• **Consigne**
Dans l'extrait choisi ci-dessous, relevez toutes les actions attribuées à Walt Disney ou à l'empire Disney.

• **Extrait choisi**
※ ※ ※
En fait, les marchés sont pluriels
tandis que l’État se conjugue au singulier. Il y a des marchés pour le
« pinard » et il y a des marchés pour les grands Bordeaux. Et ces marchés
ne sont pas cloisonnés car la même personne peut, selon ses envies et
les circonstances, goûter et apprécier tous ces produits. Il en est de
même dans la musique ou le cinéma où se côtoient les majors et
les labels plus confidentiels.
On invoque alors la puissance
hégémonique américaine. Mais Hollywood est une toute petite ville et
l’annuaire des professionnels du cinéma américain n’est pas plus gros
que l’annuaire des Pyrénées-Orientales. D’ailleurs, au moment où les
frères Lumière en France inventaient l’appareil cinématographique, des
immigrés de l'Europe centrale ont fondé à Hollywood les premiers studios tandis
qu’un inconnu nommé Walt Disney, dans son atelier, photographiait des
dessins pour produire Blanche-Neige, le premier dessin animé long
métrage. Depuis, l’empire Disney a inventé les premiers parcs
d’attraction touristique et a basculé au numérique avec l’achat des
studios Pixar.
※ ※ ※
• **Matériel présenté**
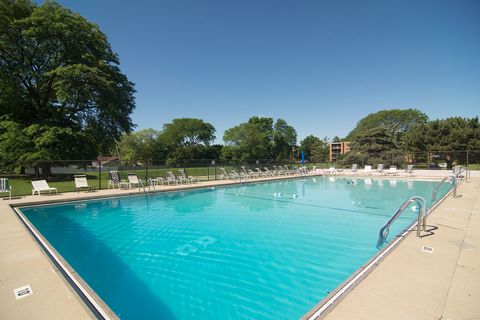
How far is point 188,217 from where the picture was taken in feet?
27.2

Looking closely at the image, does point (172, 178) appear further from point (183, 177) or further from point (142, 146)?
point (142, 146)

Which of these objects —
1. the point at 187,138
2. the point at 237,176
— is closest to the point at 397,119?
the point at 187,138

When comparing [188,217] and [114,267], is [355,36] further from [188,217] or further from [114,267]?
[114,267]

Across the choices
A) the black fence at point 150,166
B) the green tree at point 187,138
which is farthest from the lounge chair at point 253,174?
the green tree at point 187,138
※ ※ ※
• **Corrigé**
- photographier des dessins dans son atelier pour produire Blanche-Neige, le premier dessin animé long métrage
- inventer les premiers parcs d'attraction touristique
- basculer au numérique
- acheter les studios Pixar